___ Source passage
Film - Documentary | April 6 | 5-7:30 p.m. | Boalt Hall, School of Law, Room 100


Department of Gender and Women's Studies


Please join us at 5:00 pm on April 6th, 2017 at UC Berkeley for a free screening of FUTURE BABY, the just-released documentary about the future of human reproduction as it unfolds right before our eyes.

Comments and Q&A after the screening by UC Hastings Professor Radhika Rao and UC Davis Professor Lisa Ikemoto.

Light snacks and refreshments will be provided at no additional cost!

This is the third and last event of the 2017 Being Human in a Biotech Age Film Series at UC Berkely.

About the Film:
FUTURE BABY is a film about the future of human reproduction as it is happening right before our eyes. Maria Arlamovsky’s exploration takes her all around the world - to patients and researchers, to egg donors and surrogate mothers, to laboratories and clinics. The hopes and wishes of future parents mesh with research on how to "upgrade" human embryos in the face of an ever accelerating rate of progress. How far do we want to go?

About the speakers:
RADHIKA RAO teaches and writes in the areas of constitutional law, comparative constitutional law, property, and the law of the human body at UC Hastings School of Law. She has been a visiting professor at Brooklyn Law School, the University of Michigan Law School, and the University of Trento in Italy
Professor Rao has written articles on abortion, assisted reproduction, cloning, stem cell research, genetic privacy, gene patenting, and property rights in the human body. She was a member of the California Advisory Committee on Human Cloning, and currently serves on the California Human Embryonic Stem Cell Research Advisory Committee.

LISA IKEMOTO teaches bioethics, health care law, public health law, reproductive rights, law & policy, and marital property. Her research areas include reproductive and genetic technology uses, health care disparities, and public health law. More specifically, she focuses on the ways that race and gender mediate access to and impacts of biomedical technology use and health care. Her recent work addresses reproductive tourism, the ways in which human gamete use links the fertility and biotechnology industries, and the privatizing effects of informed consent. Professor Ikemoto is a Bioethics Associate of the U.C. Davis Health System Bioethics Program, and a Faculty Associate of the U.C. Davis Center for Science and Innovation Studies.
______
___ Collected data
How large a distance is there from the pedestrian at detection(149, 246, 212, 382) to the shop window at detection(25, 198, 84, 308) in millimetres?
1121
______
* [Requirement 1] According to the announcement of the FUTURE BABY screening, which committee does Radhika Rao currently serve on?
* [Requirement 2] Go on with the announcement of the FUTURE BABY screening, picking up after its last sentence.
The lines have nothing to do with any of this.

* [Output 1] The California Human Embryonic Stem Cell Research Advisory Committee.

* [Output 2]
For more information about the film The State of Eugenics and to watch the trailer, visit https://www.youtube.com/watch?v=Dy8HT5sy0LY.

Being Human in a Biotech Age is organized by:
The Center for Genetics and Society
http://geneticsandsociety.org/
Center for Science, Technology, Medicine and Society
http://cstms.berkeley.edu/
Gender & Women's Studies - Chau Hoi Shuen Gender and Science Initiative
http://womensstudies.berkeley.edu/
http://womensstudies.berkeley.edu/research/genderandscience
Boalt Healthcare and Biotech Law Society
https://sites.google.com/site/healthcarebiotechlawsociety/

and co-sponsored by:
Department of Ethnic Studies
http://ethnicstudies.berkeley.edu/
Berkeley Center for Law and Technology
https://www.law.berkeley.edu/research/bclt/
UC Berkeley Disability Studies
http://disability-studies.ugis.berkeley.edu/

About the Being Human in a Biotech Age Film Series:
With powerful new biotechnologies now emerging, the prospect of creating humans with “better” genetic characteristics is on the horizon. Some support these technologies as a way to "seize control of human evolution" or as an efficient means of producing "enhanced" children and future generations. Others believe that they would encourage efforts to engineer children to specification, and that creating genetically modified humans would open the door to new forms of inequality, discrimination and conflict. This film series explores what it means to be human in a biotech age.